Generate to bootstrap namespaces

A favorite: every new namespace automatically gets a default-deny NetworkPolicy, so no namespace is ever born wide open.

  rules:
  - name: default-deny
    match:
      any:
      - resources:
          kinds: [Namespace]
    generate:
      apiVersion: networking.k8s.io/v1
      kind: NetworkPolicy
      name: default-deny
      namespace: "{{request.object.metadata.name}}"
      data:
        spec:
          podSelector: {}
          policyTypes: [Ingress, Egress]

This is policy that builds secure defaults rather than just rejecting insecure ones.

Rollout discipline

  • Scope your matches. A Pod policy with no exclusions also hits kube-system and your CNI pods. Exclude system namespaces, or you’ll wedge cluster components and lock yourself out.
  • Mind the failurePolicy. If Kyverno’s webhook is down and failurePolicy: Fail, admissions get blocked cluster-wide. Understand this tradeoff and ensure Kyverno is highly available before enforcing critically.
  • Exclude controllers thoughtfully. Some operators create pods that legitimately violate your rules. Use exclude blocks rather than weakening the policy for everyone.
  • Version-control policies. They’re as load-bearing as your application code. Treat them the same.

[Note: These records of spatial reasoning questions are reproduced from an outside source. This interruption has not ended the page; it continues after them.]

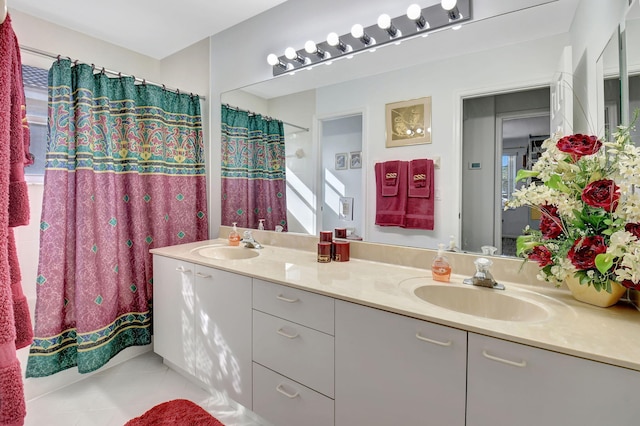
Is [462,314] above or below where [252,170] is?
below

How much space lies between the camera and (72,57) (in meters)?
2.17

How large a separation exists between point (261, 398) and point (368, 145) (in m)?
1.39

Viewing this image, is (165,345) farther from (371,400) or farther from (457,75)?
(457,75)

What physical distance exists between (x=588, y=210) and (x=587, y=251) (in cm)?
14

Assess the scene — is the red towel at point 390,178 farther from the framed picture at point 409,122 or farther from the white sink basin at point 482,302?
the white sink basin at point 482,302

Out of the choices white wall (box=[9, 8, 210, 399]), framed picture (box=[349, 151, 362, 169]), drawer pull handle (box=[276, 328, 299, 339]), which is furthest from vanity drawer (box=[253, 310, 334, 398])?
white wall (box=[9, 8, 210, 399])

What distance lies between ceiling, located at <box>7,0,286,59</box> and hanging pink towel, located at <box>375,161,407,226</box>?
4.54ft

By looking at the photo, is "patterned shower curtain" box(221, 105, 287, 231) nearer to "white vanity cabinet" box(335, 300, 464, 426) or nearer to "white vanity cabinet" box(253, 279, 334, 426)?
"white vanity cabinet" box(253, 279, 334, 426)

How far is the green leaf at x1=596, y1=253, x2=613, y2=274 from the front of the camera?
2.92ft

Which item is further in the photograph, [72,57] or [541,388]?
[72,57]

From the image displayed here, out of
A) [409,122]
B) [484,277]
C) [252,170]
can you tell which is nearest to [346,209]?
[409,122]

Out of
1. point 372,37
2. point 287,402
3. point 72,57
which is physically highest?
point 72,57

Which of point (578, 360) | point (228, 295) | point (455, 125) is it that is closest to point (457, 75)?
point (455, 125)

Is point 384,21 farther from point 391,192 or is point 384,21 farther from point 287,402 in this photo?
point 287,402
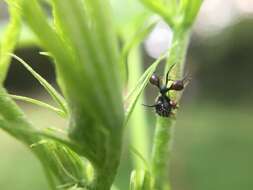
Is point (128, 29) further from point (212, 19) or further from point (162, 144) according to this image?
point (212, 19)

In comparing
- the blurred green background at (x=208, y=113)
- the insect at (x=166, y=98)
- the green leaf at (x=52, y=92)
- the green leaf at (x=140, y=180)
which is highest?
the green leaf at (x=52, y=92)

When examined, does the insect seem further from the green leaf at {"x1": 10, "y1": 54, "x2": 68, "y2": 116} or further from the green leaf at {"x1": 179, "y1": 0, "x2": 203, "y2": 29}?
the green leaf at {"x1": 10, "y1": 54, "x2": 68, "y2": 116}

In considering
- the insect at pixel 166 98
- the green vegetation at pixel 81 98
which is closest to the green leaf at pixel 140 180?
the green vegetation at pixel 81 98

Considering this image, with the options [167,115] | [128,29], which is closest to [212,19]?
[128,29]

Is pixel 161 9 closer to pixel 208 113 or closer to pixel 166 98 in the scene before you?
pixel 166 98

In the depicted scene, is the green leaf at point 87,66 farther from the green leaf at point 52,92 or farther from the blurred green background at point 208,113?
the blurred green background at point 208,113

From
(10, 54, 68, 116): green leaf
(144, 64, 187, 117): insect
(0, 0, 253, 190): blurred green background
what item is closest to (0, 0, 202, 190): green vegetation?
(10, 54, 68, 116): green leaf
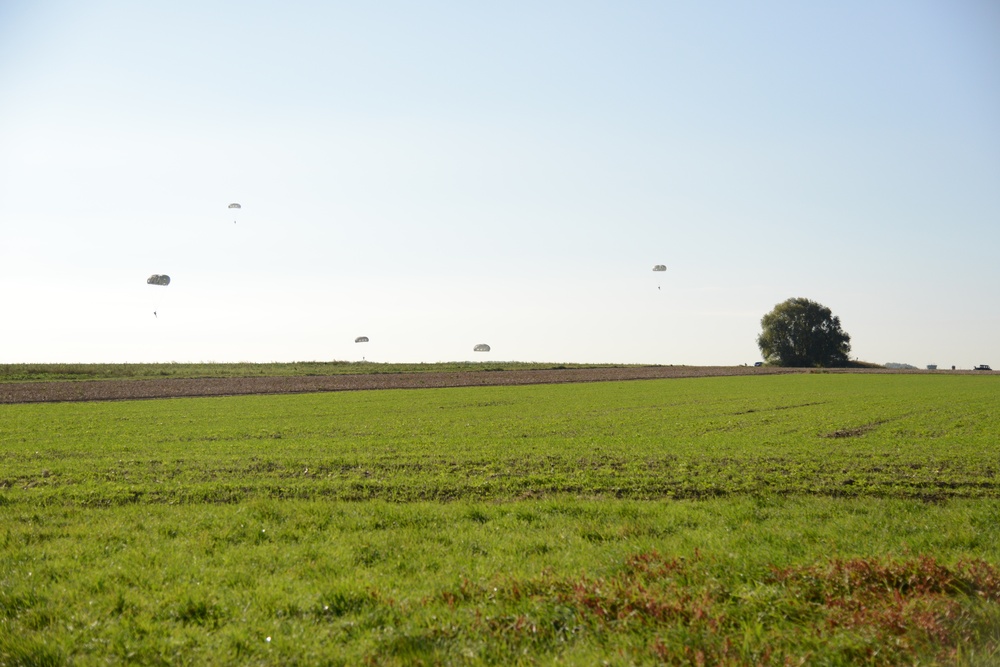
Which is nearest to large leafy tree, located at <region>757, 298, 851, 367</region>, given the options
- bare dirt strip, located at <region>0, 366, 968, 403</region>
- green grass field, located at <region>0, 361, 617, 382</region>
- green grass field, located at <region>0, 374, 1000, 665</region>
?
green grass field, located at <region>0, 361, 617, 382</region>

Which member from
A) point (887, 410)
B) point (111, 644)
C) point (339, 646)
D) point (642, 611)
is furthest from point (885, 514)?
point (887, 410)

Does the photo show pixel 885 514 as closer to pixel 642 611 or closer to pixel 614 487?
pixel 614 487

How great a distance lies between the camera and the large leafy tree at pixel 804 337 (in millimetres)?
136750

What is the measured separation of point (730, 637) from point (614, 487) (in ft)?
31.7

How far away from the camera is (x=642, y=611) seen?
8930mm

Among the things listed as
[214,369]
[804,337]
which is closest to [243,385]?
[214,369]

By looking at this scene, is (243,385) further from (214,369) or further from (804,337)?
(804,337)

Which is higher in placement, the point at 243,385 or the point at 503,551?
the point at 243,385

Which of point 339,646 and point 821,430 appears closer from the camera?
point 339,646

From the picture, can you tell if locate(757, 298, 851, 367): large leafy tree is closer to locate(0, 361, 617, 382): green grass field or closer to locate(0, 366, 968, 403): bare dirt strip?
locate(0, 361, 617, 382): green grass field

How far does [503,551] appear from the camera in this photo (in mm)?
11938

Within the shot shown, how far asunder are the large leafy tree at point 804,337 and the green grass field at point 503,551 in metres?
115

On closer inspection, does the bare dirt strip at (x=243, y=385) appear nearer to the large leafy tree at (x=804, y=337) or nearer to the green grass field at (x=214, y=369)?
the green grass field at (x=214, y=369)

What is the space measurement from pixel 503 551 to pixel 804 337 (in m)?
136
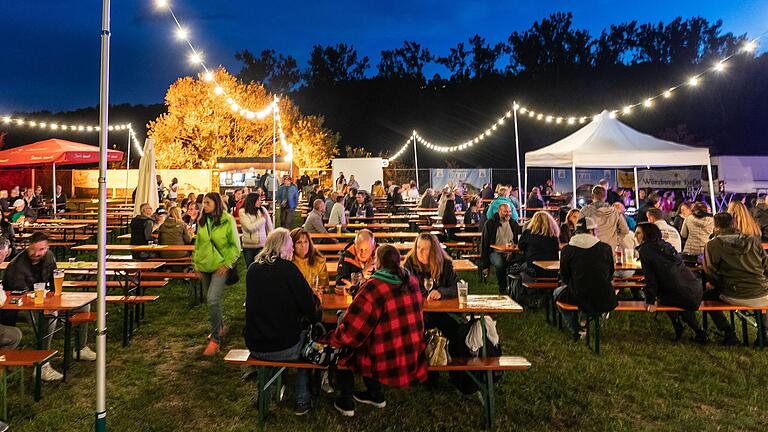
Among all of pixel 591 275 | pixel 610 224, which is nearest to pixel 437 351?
pixel 591 275

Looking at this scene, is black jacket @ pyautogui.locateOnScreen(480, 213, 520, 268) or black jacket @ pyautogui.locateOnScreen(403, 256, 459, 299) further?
black jacket @ pyautogui.locateOnScreen(480, 213, 520, 268)

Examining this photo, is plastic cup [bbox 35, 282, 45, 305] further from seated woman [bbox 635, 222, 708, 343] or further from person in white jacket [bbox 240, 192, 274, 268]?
seated woman [bbox 635, 222, 708, 343]

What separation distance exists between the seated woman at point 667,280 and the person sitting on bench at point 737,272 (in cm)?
34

Because a single Enforce policy with a too-broad match can block every deploy in the cluster, get these reviewed before promoting them out of Audit. Our AI code review flags policies missing system-namespace exclusions and the kind of overbroad match that takes down kube-system.

Kyverno turns your “rules nobody follows” wiki page into enforced, auditable cluster behavior — written in the YAML your team already knows. For more security and governance guides, see the Kubernetes & Helm category.

Admission policies can block legitimate workloads. Always run new policies in Audit mode and review their scope against your own cluster before enforcing.